▸ The task:
Output every entry exactly as given.

▸ Available records:
----

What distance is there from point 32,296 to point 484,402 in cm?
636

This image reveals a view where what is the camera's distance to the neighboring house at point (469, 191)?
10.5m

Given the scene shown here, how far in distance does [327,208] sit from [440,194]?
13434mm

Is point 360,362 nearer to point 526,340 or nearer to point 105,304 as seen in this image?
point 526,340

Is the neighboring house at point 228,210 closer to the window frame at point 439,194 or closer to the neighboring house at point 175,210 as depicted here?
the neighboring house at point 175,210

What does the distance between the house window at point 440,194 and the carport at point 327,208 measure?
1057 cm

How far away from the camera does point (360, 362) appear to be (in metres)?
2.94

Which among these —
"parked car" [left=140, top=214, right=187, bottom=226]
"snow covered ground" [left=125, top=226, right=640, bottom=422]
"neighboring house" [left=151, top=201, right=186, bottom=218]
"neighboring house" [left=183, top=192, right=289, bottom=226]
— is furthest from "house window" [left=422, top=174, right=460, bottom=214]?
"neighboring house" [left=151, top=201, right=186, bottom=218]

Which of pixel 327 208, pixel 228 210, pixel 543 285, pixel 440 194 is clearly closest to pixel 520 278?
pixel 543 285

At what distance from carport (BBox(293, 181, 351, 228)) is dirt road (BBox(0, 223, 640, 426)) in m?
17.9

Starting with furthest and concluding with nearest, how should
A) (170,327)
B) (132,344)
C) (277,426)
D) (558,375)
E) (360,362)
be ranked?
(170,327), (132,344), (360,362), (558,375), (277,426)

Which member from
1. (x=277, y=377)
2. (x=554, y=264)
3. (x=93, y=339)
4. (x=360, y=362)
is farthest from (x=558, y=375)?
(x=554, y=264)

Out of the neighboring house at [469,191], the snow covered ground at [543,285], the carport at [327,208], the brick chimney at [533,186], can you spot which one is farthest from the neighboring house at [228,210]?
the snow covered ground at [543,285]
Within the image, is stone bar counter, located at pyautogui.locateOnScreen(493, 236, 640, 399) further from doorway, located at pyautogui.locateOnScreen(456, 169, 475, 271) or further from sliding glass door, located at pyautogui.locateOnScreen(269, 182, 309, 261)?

----

▸ Expected answer:
What distance is there from point 32,296 to point 484,402 in cm?
636

This image reveals a view where what is the camera's distance to the neighboring house at point (469, 191)?
10.5m

Given the scene shown here, how far in distance does [327,208] sit from [440,194]?
13434mm

Is point 360,362 nearer to point 526,340 or nearer to point 105,304 as seen in this image?
point 526,340

Is the neighboring house at point 228,210 closer to the window frame at point 439,194 or closer to the neighboring house at point 175,210 as depicted here?
the neighboring house at point 175,210

What does the distance between the house window at point 440,194 and the carport at point 327,208 measure?
1057 cm

How far away from the camera does point (360, 362) appear to be (in metres)?
2.94

Which among these —
"parked car" [left=140, top=214, right=187, bottom=226]
"snow covered ground" [left=125, top=226, right=640, bottom=422]
"neighboring house" [left=151, top=201, right=186, bottom=218]
"neighboring house" [left=183, top=192, right=289, bottom=226]
— is furthest from "house window" [left=422, top=174, right=460, bottom=214]?
"neighboring house" [left=151, top=201, right=186, bottom=218]

Which of pixel 327 208, pixel 228 210, pixel 543 285, pixel 440 194 is clearly closest to pixel 520 278?
pixel 543 285

At what distance from carport (BBox(293, 181, 351, 228)) is dirt road (BBox(0, 223, 640, 426)) in m?
17.9

Starting with furthest and concluding with nearest, how should
A) (170,327)
B) (132,344)
C) (277,426)
D) (558,375)
E) (360,362)
be ranked?
(170,327), (132,344), (360,362), (558,375), (277,426)

Which member from
1. (x=277, y=377)
2. (x=554, y=264)
3. (x=93, y=339)
4. (x=360, y=362)
is farthest from (x=558, y=375)?
(x=554, y=264)

Out of the neighboring house at [469,191], the snow covered ground at [543,285], the carport at [327,208], the brick chimney at [533,186], can you spot which one is farthest from the neighboring house at [228,210]?
the snow covered ground at [543,285]
Within the image, is stone bar counter, located at pyautogui.locateOnScreen(493, 236, 640, 399) further from doorway, located at pyautogui.locateOnScreen(456, 169, 475, 271) or further from sliding glass door, located at pyautogui.locateOnScreen(269, 182, 309, 261)?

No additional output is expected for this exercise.